The change to L'Oreal USA will help the company's U.S. profile, as well as its efforts to recruit employees, Mr. Dias said. L'Oreal's largest market is the U.S., the source of 20% to 25% of the company's annual revenue. The new moniker is part of a global plan in which all subsidiaries worldwide will assume the L'Oreal name this year.
The Web site launch is the linchpin in touting the name change, which will also be promoted through public relations efforts and events in the New York area, said Ellen Beth Van Buskirk, VP-corporate communications. The site includes information about company finances, employment opportunities and products, as well as links to individual sites for brands such as L'Oreal Paris, Maybelline and Lancome.

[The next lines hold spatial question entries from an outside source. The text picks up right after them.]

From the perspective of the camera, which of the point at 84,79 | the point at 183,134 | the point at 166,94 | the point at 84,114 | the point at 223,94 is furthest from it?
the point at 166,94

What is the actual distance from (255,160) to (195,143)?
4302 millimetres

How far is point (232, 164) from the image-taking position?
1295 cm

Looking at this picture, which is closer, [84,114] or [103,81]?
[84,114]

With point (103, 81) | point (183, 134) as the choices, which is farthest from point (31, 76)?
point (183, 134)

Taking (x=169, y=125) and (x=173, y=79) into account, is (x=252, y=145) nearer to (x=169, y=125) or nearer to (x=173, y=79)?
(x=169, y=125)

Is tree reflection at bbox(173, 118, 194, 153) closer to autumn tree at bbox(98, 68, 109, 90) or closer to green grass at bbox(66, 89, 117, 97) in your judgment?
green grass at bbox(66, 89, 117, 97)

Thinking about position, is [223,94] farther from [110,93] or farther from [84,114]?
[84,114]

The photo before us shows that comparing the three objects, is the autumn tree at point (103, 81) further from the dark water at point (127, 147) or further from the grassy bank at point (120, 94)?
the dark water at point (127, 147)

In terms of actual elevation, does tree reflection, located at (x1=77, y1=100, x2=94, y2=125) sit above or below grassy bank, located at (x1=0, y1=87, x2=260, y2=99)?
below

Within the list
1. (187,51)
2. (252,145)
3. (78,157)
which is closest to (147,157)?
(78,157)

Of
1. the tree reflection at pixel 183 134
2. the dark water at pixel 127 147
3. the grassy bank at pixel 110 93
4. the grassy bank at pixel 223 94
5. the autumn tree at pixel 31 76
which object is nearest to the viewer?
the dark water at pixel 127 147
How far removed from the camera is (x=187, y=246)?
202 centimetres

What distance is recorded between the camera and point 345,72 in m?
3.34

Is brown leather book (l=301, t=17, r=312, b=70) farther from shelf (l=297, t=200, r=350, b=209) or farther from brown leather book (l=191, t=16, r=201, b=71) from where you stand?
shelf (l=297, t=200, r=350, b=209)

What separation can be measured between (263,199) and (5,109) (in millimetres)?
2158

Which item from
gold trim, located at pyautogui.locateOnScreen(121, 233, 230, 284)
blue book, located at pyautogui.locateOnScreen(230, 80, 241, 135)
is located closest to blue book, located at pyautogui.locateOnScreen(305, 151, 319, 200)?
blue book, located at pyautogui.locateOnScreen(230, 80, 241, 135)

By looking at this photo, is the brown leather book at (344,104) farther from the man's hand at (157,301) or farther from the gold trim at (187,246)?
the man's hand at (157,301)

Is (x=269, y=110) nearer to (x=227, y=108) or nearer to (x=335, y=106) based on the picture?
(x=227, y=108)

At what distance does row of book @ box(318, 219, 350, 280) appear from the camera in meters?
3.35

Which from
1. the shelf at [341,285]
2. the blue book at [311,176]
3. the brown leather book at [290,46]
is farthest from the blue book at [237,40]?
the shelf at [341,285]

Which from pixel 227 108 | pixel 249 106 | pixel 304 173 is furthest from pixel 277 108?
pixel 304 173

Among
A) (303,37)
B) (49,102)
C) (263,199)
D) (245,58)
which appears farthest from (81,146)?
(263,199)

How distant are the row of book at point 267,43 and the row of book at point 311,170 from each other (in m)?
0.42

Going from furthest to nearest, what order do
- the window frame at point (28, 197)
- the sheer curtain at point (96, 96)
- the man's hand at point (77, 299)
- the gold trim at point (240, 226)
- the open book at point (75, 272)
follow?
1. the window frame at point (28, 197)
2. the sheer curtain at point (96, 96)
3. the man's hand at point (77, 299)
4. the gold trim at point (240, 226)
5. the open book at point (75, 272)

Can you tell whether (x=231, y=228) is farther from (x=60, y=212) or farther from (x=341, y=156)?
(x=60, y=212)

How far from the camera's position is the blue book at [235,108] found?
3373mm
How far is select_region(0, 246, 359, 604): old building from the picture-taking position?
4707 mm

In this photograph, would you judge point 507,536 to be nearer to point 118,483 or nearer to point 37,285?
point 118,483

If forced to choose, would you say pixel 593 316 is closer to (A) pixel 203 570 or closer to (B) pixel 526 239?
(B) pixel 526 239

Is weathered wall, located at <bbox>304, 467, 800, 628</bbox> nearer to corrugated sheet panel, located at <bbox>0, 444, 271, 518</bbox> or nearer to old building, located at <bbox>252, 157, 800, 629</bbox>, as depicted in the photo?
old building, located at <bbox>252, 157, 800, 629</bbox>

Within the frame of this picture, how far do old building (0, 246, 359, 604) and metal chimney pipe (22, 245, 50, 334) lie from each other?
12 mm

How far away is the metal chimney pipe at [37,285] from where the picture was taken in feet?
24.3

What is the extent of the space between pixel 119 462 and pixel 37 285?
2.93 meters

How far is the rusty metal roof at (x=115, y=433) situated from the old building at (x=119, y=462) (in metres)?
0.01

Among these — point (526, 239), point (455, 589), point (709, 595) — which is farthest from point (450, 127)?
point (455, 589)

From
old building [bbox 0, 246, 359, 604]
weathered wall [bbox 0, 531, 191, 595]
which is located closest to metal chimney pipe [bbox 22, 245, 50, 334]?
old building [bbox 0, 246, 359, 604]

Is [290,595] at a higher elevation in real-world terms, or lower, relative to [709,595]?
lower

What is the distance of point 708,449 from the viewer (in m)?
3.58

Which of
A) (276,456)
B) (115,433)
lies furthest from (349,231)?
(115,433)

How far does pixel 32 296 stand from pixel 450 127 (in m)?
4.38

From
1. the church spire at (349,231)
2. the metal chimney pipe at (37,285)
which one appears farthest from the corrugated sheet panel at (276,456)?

The company has Web sites to promote all its consumer brands and last year launched two e-commerce initiatives, for its Club des Createurs de Beaute and Lancome brands. Lancome launched a Web site (lancome.com) in December to sell products to U.S. consumers. CCB, a direct marketer of luxury skincare and makeup products, launched a site (ccb-paris.com) in its top three markets of France, Germany and the U.S.
ONLINE ENHANCES RETAIL
The brand sites are important not only as a sales vehicle, but as a way to enhance brand image and improve merchandising efforts, said Doron Stern, marketing director of interactive development. He noted many women will research a product online before they try it in stores, so the online experience is designed to enhance retailers' efforts.
L'Oreal plans to highlight the Internet this year for all its branding activities. At April meetings to announce 1999 financial results, executives said L'Oreal will put more emphasis on e-commerce and increase online advertising spending this year. Chairman-CEO Lindsay Owen-Jones said L'Oreal will hike online spending from 0.3% to 3% of its ad budget. L'Oreal spent $467.3 million in U.S. media across all its brands in 1999, according to Competitive Media Reporting.
"It's a way of transferring our expertise and our vision of beauty," said Mr. Dias. "The U.S. site is a major step."
L'Oreal is not alone among beauty companies in venturing into the Internet to compete against the spate of independent beauty e-tailers launched last year. Procter & Gamble Co. launched Reflect.com, an interactive merchant offering personalized toiletries. Estee Lauder Cos. -- an industry holdout that refused to supply e-tailers -- bought beauty site Gloss.com as part of an overhaul of its Internet strategy that will launch a companywide site in early 2001 to sell products from its prestige brands.